Especificamente em relação ao ponto III, o respeito aos valores da comunidade é fundamental não apenas em termos éticos, como destacado na resolução, mas também a partir de alguns dos principais referenciais teóricos que integram a área de conhecimento que é a etnopsicologia. A etnopsiquiatria, por exemplo, a partir dos trabalhos de François Laplantine e Georges Devereux, tem sido amplamente utilizada em pesquisas nas áreas de Psicologia e religião (Leal de Barros & Bairrão, 2010; Scorsolini-Comin, 2015a, 2015b). Assim como o termo etnopsiquiatria, também o termo etnopsicanálise surgiu com Devereux, contribuindo para o alicerçamento de uma disciplina unindo psicanálise e a etnografia inicialmente (Leal de Barros, 2010). Esta teoria, vinculada ao campo da psicologia clínica e da saúde, embora não abarque nem esgote a etnopsicologia como campo de saber (Pagliuso & Bairrão, 2015), é uma das suas abordagens mais conhecidas e tradicionais, a ponto de por vezes se confundir com ela.Tem sido utilizada para analisar a resolução de conflitos, vivências pessoais e grupais em diferentes grupos étnicos e pretende também investigar, em cada contexto, os limites entre o indivíduo e o meio social (Nathan, 1986; Pagliuso & Bairrão, 2011).
A partir desse referencial considera-se que em cada comunidade devam ser compreendidas as etnoteorias que explicam e dão sentido aos comportamentos, rituais e explicações sobre o viver, de modo a construir um arcabouço que é da comunidade e não externo a ela. Realizar uma pesquisa etnopsicológica, nesse sentido, é estar aberto a essas ressonâncias dentro da própria comunidade, não devendo o pesquisador importar modelos compreensivos e explicativos que não foram construídos de "dentro" dessa seara. Assim, as etnoteorias se mostram mais relevantes para se compreender os modos de ser de uma comunidade do que as explicações "de fora", que retomam outras epistemologias e posicionamentos que, porventura, não conseguem, de fato, lançar luz aos fenômenos investigados justamente por não dialogarem com o universo que se pretende apreender. Tal diálogo sempre terá de ser conduzido com muita clareza da perspectiva teórica da qual parte o pesquisador para poder construir as suas análises e estabelecer as correlações, posto que é ela que dirige o seu olhar para o campo e vai orientar a seleção e elaboração do que seja assumido como dado significativo (Lutz, 1985). Este efeito de contraste comparativo e a sua explicitação é também, a par de uma questão metodológica e de rigor epistemológico, uma exigência ética.

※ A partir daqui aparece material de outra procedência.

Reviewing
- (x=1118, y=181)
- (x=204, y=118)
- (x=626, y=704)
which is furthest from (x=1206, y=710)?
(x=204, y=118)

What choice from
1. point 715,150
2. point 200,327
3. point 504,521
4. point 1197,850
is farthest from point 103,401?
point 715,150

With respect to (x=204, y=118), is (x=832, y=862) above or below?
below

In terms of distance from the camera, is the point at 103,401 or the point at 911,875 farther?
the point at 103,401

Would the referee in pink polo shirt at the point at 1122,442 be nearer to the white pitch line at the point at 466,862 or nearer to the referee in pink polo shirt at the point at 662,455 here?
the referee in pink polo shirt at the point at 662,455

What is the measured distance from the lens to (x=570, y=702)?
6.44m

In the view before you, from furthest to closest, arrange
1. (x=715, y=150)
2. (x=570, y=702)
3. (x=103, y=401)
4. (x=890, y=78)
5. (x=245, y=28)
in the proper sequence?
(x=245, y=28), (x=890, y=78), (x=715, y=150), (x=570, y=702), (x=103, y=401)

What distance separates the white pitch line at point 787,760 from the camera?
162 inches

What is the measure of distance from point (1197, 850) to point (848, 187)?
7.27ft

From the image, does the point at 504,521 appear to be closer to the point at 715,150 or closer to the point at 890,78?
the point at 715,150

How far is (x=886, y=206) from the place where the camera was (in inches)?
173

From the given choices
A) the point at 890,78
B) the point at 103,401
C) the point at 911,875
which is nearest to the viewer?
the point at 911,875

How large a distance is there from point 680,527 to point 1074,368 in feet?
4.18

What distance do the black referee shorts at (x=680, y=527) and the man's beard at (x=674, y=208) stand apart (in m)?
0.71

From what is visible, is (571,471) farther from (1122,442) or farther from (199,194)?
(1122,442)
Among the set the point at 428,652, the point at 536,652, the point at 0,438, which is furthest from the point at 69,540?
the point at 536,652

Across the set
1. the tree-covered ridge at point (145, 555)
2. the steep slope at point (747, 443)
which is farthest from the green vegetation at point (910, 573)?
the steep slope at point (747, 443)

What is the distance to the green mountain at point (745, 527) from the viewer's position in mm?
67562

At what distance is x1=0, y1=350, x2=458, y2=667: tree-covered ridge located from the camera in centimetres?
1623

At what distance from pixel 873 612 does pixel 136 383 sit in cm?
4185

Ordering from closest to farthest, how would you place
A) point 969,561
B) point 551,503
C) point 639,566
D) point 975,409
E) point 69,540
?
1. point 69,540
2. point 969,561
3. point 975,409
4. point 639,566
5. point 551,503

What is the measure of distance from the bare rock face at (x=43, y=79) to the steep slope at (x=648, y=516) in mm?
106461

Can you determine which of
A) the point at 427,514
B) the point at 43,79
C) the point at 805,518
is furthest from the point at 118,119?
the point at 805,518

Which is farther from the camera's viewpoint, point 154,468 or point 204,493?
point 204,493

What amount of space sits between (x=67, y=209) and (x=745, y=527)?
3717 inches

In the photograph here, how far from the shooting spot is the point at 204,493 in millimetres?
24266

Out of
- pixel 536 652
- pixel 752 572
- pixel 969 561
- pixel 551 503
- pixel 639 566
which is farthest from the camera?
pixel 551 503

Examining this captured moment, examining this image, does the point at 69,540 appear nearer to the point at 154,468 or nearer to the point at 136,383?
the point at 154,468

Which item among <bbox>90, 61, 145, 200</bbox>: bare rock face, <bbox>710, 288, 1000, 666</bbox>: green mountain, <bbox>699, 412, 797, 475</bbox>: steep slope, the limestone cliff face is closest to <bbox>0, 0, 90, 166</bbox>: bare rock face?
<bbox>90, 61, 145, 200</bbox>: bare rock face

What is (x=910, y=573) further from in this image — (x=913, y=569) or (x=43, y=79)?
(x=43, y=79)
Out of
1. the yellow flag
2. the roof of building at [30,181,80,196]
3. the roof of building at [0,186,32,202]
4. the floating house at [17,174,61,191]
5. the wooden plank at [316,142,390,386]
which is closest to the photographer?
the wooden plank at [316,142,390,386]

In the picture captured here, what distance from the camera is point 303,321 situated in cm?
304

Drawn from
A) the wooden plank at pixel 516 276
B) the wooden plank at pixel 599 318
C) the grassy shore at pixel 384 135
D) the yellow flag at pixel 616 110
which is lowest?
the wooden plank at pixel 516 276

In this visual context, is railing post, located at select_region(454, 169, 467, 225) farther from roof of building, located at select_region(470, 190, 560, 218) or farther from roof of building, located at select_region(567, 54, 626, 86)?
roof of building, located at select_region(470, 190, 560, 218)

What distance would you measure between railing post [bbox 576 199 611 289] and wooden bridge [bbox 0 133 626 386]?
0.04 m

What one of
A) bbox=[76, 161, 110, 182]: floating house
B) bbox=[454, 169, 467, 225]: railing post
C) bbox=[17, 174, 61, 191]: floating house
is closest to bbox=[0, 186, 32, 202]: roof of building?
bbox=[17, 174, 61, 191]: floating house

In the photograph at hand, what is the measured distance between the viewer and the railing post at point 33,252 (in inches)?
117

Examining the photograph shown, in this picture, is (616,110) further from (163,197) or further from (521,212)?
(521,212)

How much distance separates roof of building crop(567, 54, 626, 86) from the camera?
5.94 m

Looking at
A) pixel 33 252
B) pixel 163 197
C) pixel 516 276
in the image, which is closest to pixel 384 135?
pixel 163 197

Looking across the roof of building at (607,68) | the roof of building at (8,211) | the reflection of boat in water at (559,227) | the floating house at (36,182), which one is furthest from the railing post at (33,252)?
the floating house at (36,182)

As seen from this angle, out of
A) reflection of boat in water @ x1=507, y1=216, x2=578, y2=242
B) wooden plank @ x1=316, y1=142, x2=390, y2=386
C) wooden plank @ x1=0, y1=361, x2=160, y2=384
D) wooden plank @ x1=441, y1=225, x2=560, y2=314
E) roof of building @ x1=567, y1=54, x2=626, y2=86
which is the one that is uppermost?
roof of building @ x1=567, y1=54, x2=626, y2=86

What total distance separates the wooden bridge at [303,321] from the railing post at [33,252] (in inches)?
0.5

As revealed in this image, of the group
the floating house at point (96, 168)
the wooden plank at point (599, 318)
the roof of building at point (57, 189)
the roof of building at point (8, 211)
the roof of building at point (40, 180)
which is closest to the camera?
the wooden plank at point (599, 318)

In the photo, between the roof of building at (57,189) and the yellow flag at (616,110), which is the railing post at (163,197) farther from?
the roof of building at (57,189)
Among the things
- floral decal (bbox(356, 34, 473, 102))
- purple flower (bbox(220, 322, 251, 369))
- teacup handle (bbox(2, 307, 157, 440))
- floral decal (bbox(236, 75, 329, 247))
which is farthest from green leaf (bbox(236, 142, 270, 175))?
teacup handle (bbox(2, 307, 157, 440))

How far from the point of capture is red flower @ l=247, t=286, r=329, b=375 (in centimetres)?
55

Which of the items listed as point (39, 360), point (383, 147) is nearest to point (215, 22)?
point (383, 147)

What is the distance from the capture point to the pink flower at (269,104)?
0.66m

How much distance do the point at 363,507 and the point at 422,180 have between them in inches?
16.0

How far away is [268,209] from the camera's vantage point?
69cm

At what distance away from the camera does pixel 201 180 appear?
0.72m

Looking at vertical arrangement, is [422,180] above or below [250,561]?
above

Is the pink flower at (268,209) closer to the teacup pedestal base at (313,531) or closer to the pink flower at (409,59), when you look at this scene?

Compreendemos, desse modo, que realizar uma pesquisa etnopsicológica já é, de fato, respeitar uma cosmovisão, respeitar um universo sígnico construído pela comunidade. Esses repertórios envolvem explicações sobre como se dá o adoecimento mental, por exemplo, incluindo rituais de cura e de promoção de saúde. Estar aberto a esses repertórios é, de fato, promover uma escuta atenta e legítima da comunidade e suas tradições. Assim, tais comunidades podem ser apreendidas em termos de subculturas de cuidado, sob a forma de um sistema popular (folk) de saúde (Helman, 2009; Laplantine, 2010). Dar voz a essas etnoteorias que explicam a doença, a saúde e a cura, transmitidas em uma dada cultura, por exemplo, é uma forma de respeitar as comunidades locais e seus saberes e práticas, não submetendo tais conhecimentos a uma lógica biomédica, dentro de um sistema formal de saúde que, por vezes, negligencia os sistemas populares de cuidado (Marin & Scorsolini-Comin, 2017).
Tendo como referência o ponto IV, é importante destacar alguns desafios que se apresentam a partir da Resolução 510/2016. Um deles é a questão da devolutiva aos participantes das comunidades, de modo acessível e que possa ser compreendida por todos. Um dos exemplos que temos encontrado é o da exposição de painéis de pesquisa na comunidade, painéis estes anteriormente apresentados em congressos científicos, como os relatados no estudo de Macedo (2015).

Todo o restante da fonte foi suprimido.